In fact, this megastructure will actually extend our Sun's life, since lower mass stars burn slower, keeping the solar system inhabitable for many more billions of years. With a Caplan thruster, we could turn the entire solar system into our spaceship. For example, by orbiting backwards in the galaxy and colonizing hundreds or thousands of stars as we pass by them. It may even be possible to escape the galaxy entirely and expand beyond the Milky Way.

Stellar engines are the kind of machines built by civilizations thinking not in terms of years or decades but eons. Since we know that our Sun will die one day, a stellar engine could allow the far future descendants of humans to travel to other stars without ever having to venture into the terrifying dark abyss of interstellar space.
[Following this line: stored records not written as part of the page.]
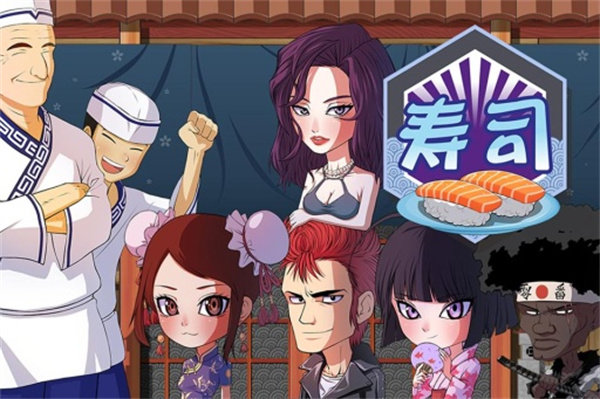 正太寿司屋截图4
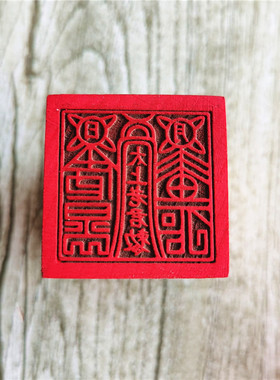 道印章 太上老君印 一善八卦印 先天八卦 大显威灵道家单面印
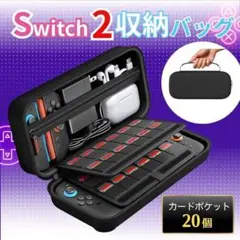 Nintendo Switch2 ニンテンドー スイッチ キャリング ケース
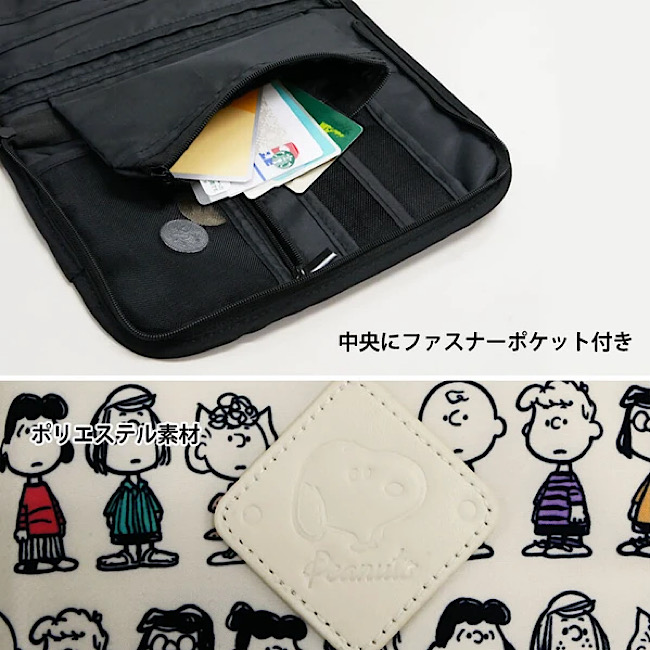 Snoopy 11 pocket .. pocketbook case pass case . medicine pocketbook case Snoopy goods for baby gift passport case guarantee proof 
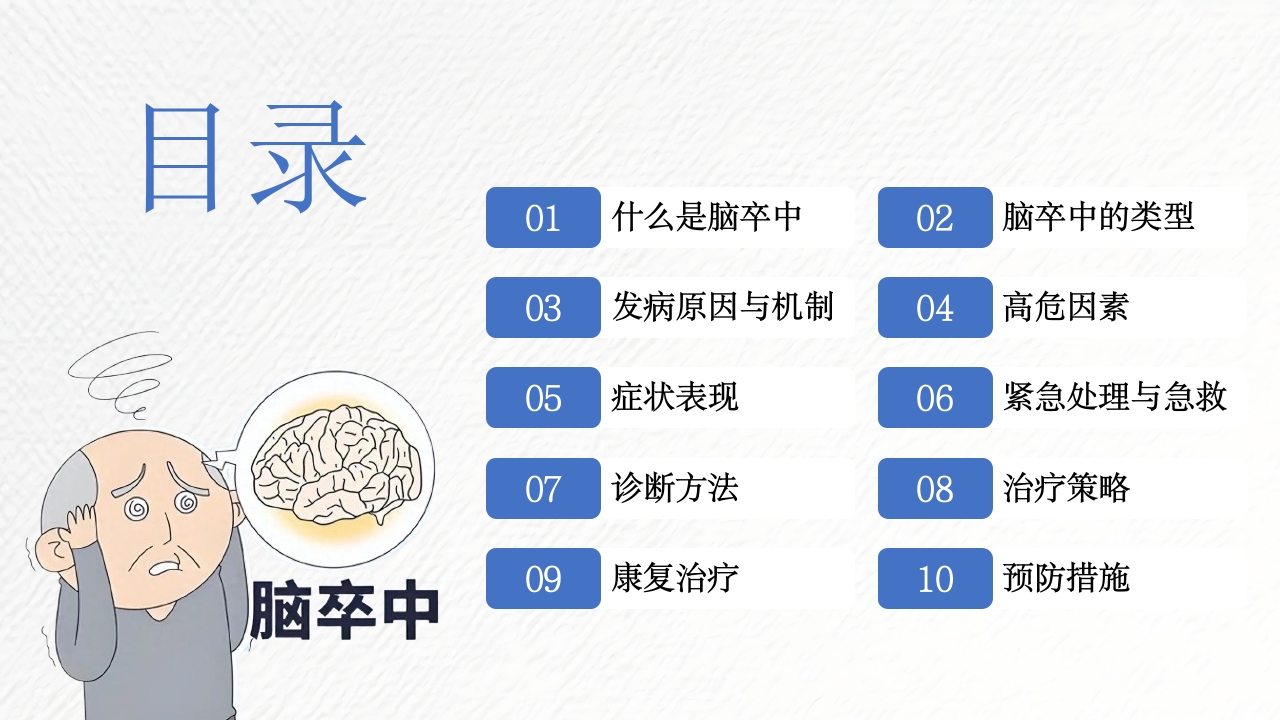 脑卒中相关知识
Until we build a stellar engine, we're adrift and subject to the whims of the Galactic sea. We may not like where it leads us.

Maybe our descendants will set sail and become an interstellar species for millions of years to come. This was our last video for the year 12,019 of the human era, and what a year it was. So much stuff happened everywhere, to so many different people. Calendars and holidays are just imaginary, but they help us to cut our lives into pieces that our brains can handle.

We're leaving 12,019 behind with a weird mixture of disillusion and hope. The world is screwed up, but we can fix it. In a few days, this year will be over, and we'll get to try again. Thank you for watching our videos, and for sticking around for so many years. See you all in 12,020.